→ **TEXT SEGMENT**:
···

While in college, 2nd Wave Feminism baffled me because of the tendency to historically reject men, as well as the tension around women who did identify with some traditionally feminine ideals and were shamed for it. Obviously feminism has come a long way in the last few decades, but even I have felt guilty from time to time if say I want to bike in heels or view lipstick as a layer of clothing when I get dressed. For me, learning to be more capable was not a farewell to the things I personally found made me feel like a “woman.” In a sense, Sister Sledge is my response to many of the issues I found contrary, while remaining irreverently unapologetic for how I have decided to identify.

All of this being said, you do not have to be a woman to take advantage of the content of this blog. Almost everything I plan to write about, and the skills I plan to discuss, men can take advantage of as well – even if they have never done any of these things before. These tips and insights are also relatable to men and can help them feel better by preventing unnecessary wear and tear on their bodies. I mean come on guys, it is not as if men have never used hand cream to prevent or soothe dry and cracked skin or callouses! Maybe you are a man who does not feel as though you fit in the pigeon hole of masculinity assigned to you? Whatever the case may be, take what you will from Sister Sledge freely.

I hope readers utilize this blog as a platform. Please learn from my mistakes. Or, if you have personal insights, I want to hear them, so they can be parlayed into the content found here. There is always more that can be learned. In a sense, the “function” of this blog is much like women’s groups of the 70s: to discuss and re-examine various skill sets. Many of the things I plan to write about are skills that one would previously have had to apprentice for, so it seems fitting then that an open discussion surrounding my posts will only enrich my own knowledge.

If you have never been empowered to take on labor-intensive projects or everyday fix-it jobs, I hope Sister Sledge demystifies some of these tasks and provides a resource of DIY skills to make them more approachable.

···

→ **TASK STATEMENT**:
In the introduction to the Sister Sledge blog, what does the writer compare the blog's "function" to? You can set the lines aside; they play no part here.

→ **PROVIDED DATA**:
···

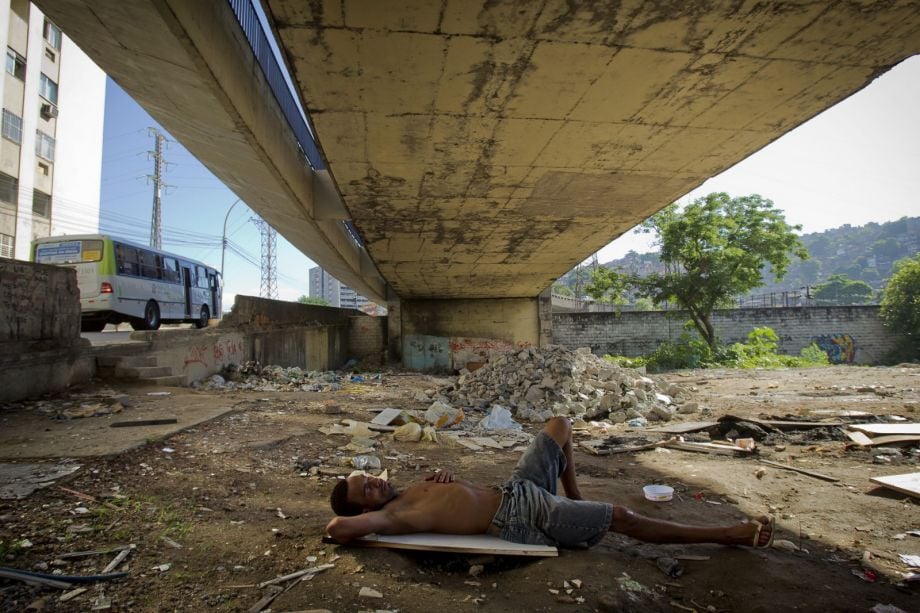 A man sleeping under a bridge
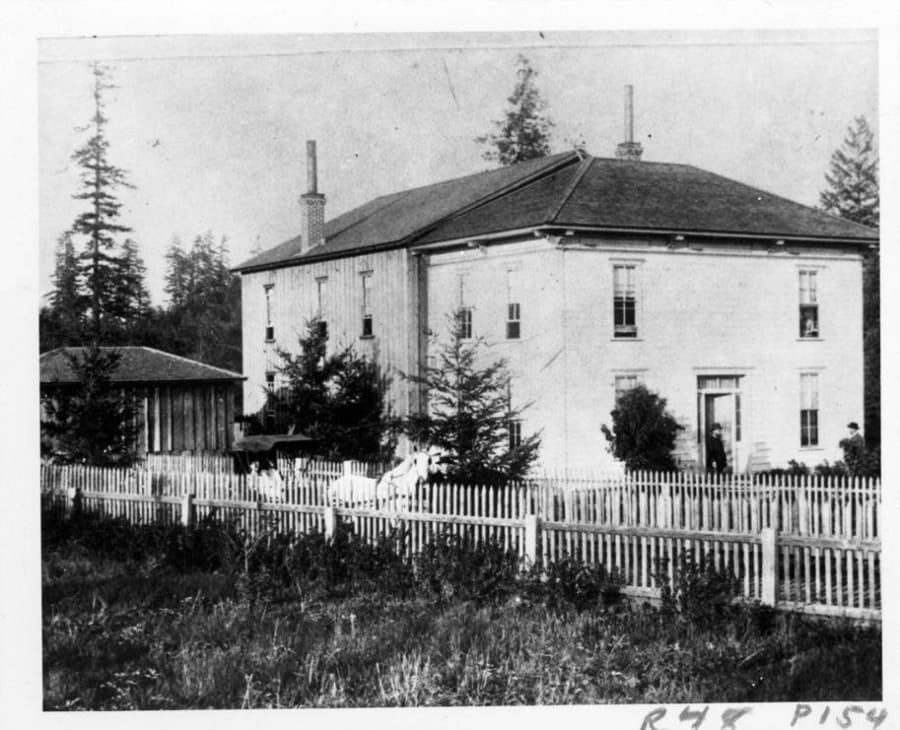 This 1892 photo may be of the first building for the Washington School for Defective Youth and matches the description as part farmhouse in reports. By 1892, the Legislature funded a second, more suitable brick building. Despite its odious name, concerns for the disabled reach back into Washington&#039;s territorial days. Several early attempts failed. Then in 1886, the territorial legislature approved funding for a state school to educate the disabled and located it in Vancouver. The photo places the school at Fourth Plain (then a general locality, not a street) and Burnt Bridge Creek.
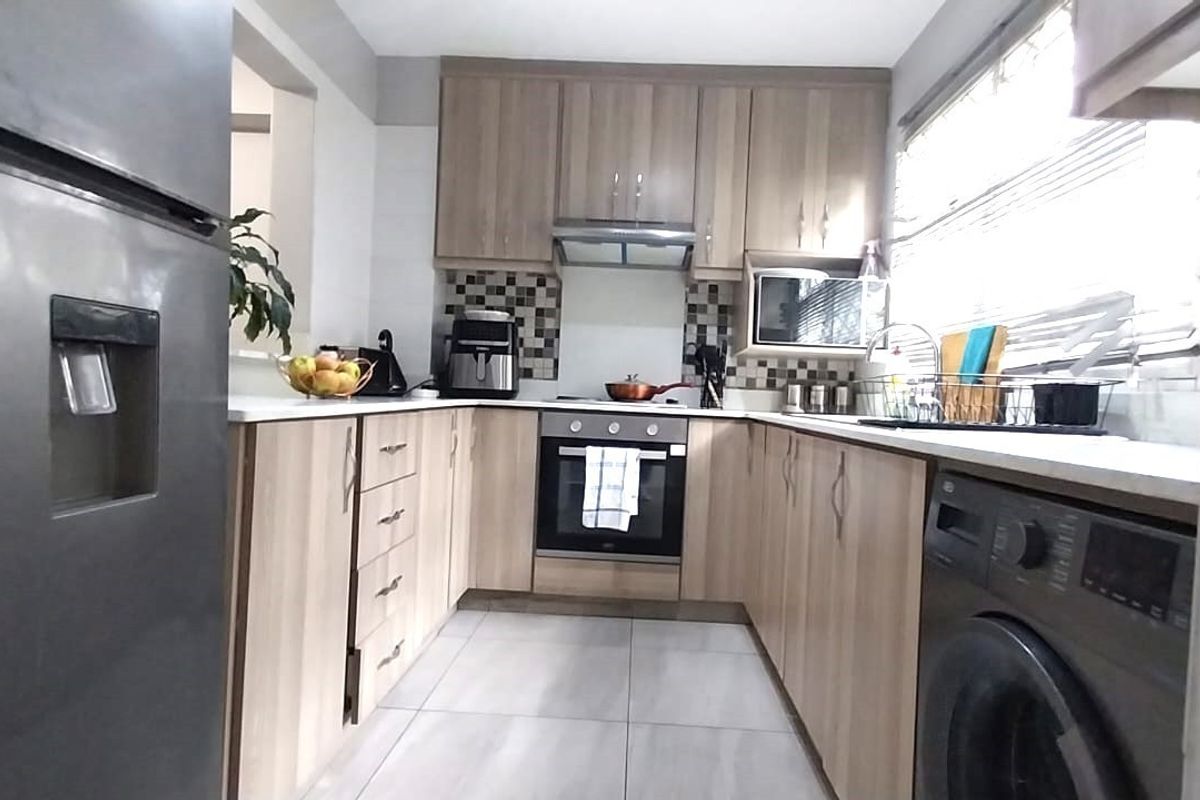 A functional U-shaped kitchen featuring light wood-finish cabinetry, tiled flooring, a built-in oven, and a tiled backsplash.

···

→ **SOLUTION TO THE EXERCISE**:
Women's groups of the 70s, which met to discuss and re-examine various skill sets.